[Entries taken from a collection]

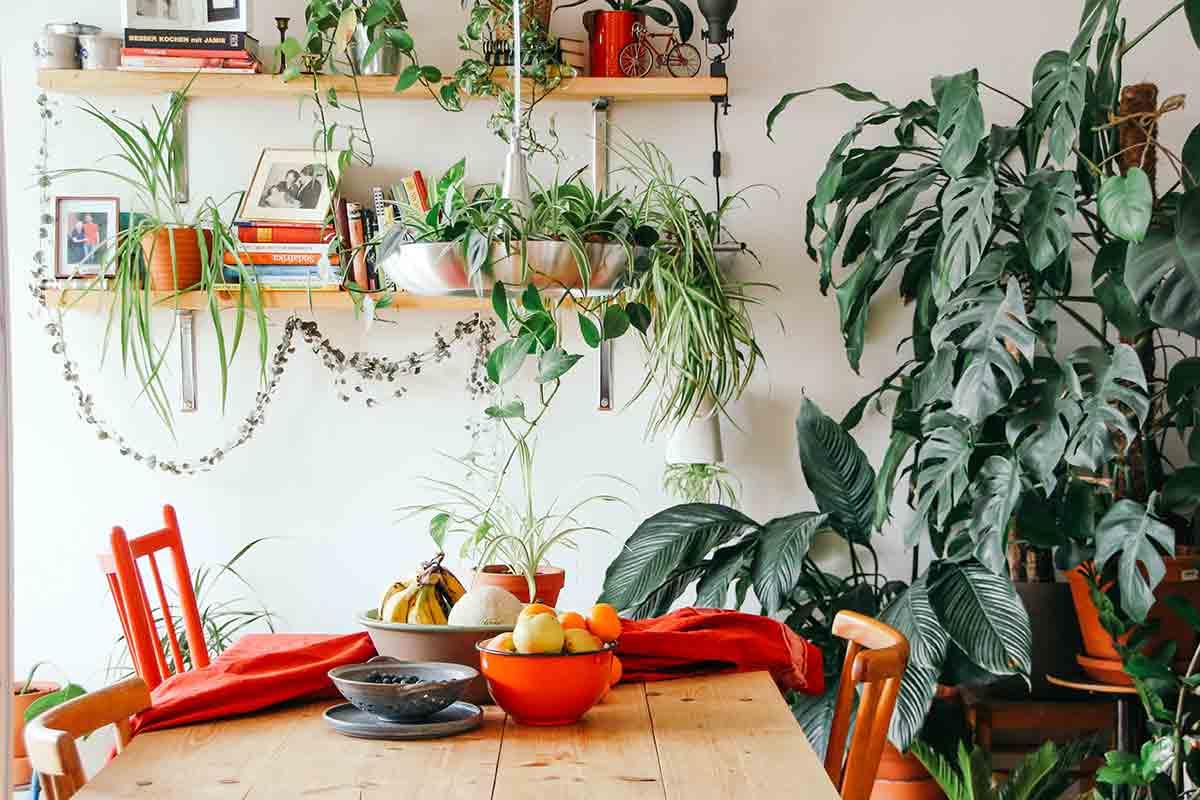 As melhores plantas de interior para ter em casa sem muito trabalho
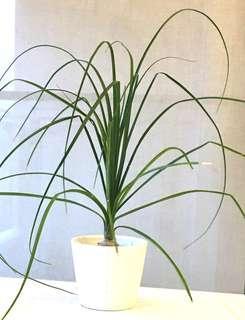Plant - Beaucarnea Recurvata Ponytail Palm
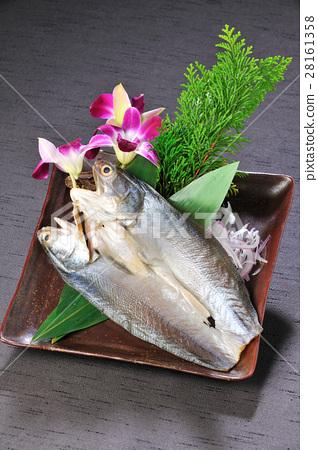 海鮮 魚 午魚一夜干 28161358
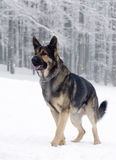 German shepherd dog. Standing in snow, winter forest in the background royalty free stock images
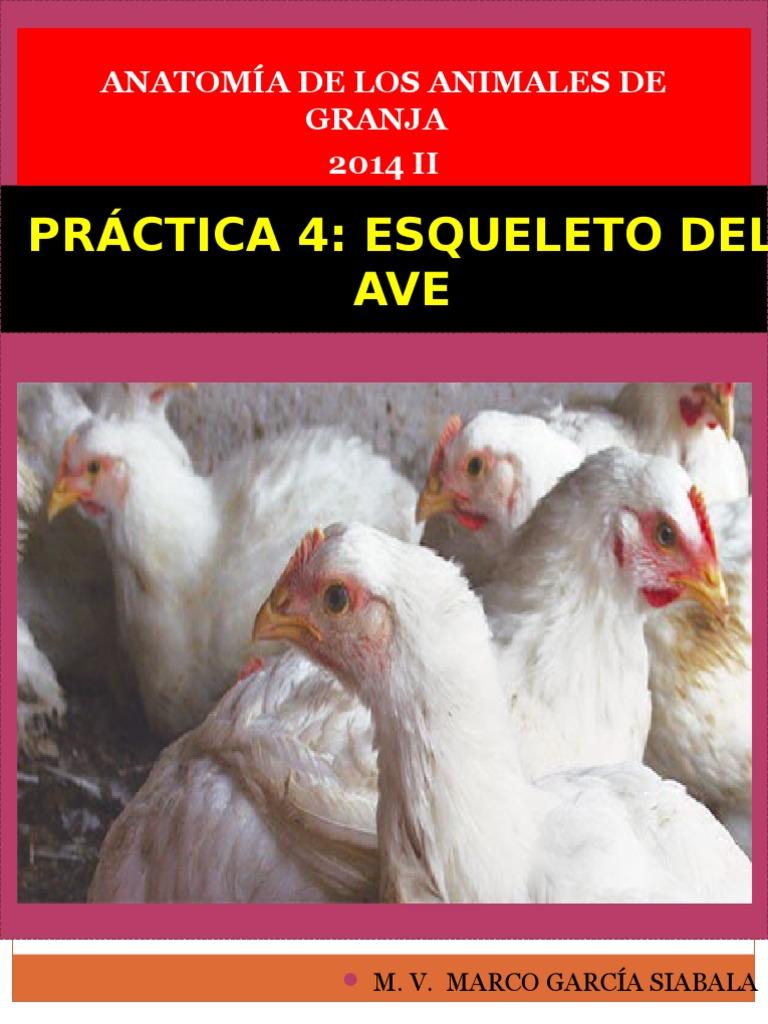 Practica 4_ Esqueleto Del Ave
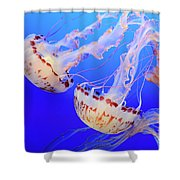 Jellyfish 9 Shower Curtain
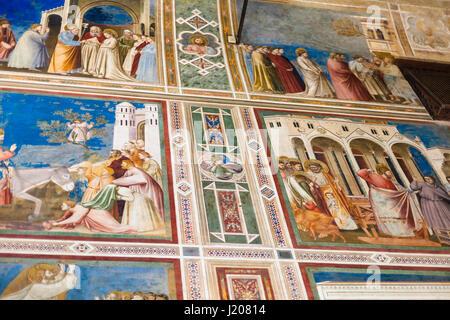 PADUA, ITALY - APRIL 1, 2017: wall decoration in Scrovegni Chapel (Cappella degli Scrovegni, Arena Chapel). The - Stock Photo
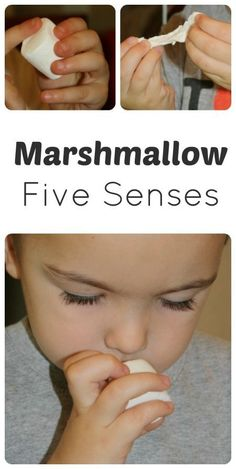 Exploring marshmallows with the five senses. Part of M is for marshmallow theme from Fantastic Fun and Learning.
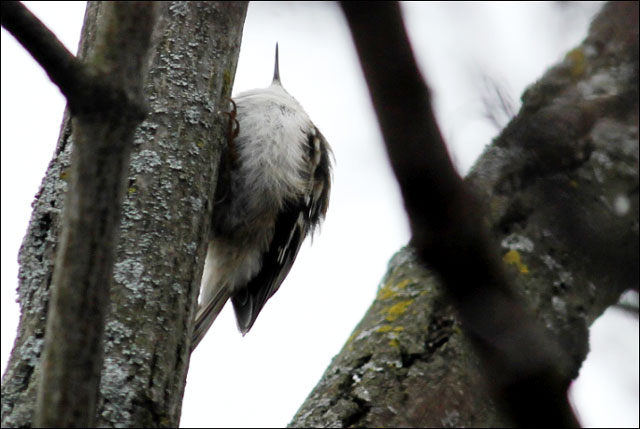 brown-creeper-2013-toronto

*Required action*: Beginning with the line that holds "Plant - Beaucarnea Recurvata Ponytail Palm" and continuing to the end of the entries above, set down each line exactly, both ends included; include no pictures.

*Exercise output*:
Plant - Beaucarnea Recurvata Ponytail Palm
 海鮮 魚 午魚一夜干 28161358
 German shepherd dog. Standing in snow, winter forest in the background royalty free stock images
 Practica 4_ Esqueleto Del Ave
 Jellyfish 9 Shower Curtain
 PADUA, ITALY - APRIL 1, 2017: wall decoration in Scrovegni Chapel (Cappella degli Scrovegni, Arena Chapel). The - Stock Photo
 Exploring marshmallows with the five senses. Part of M is for marshmallow theme from Fantastic Fun and Learning.
 brown-creeper-2013-toronto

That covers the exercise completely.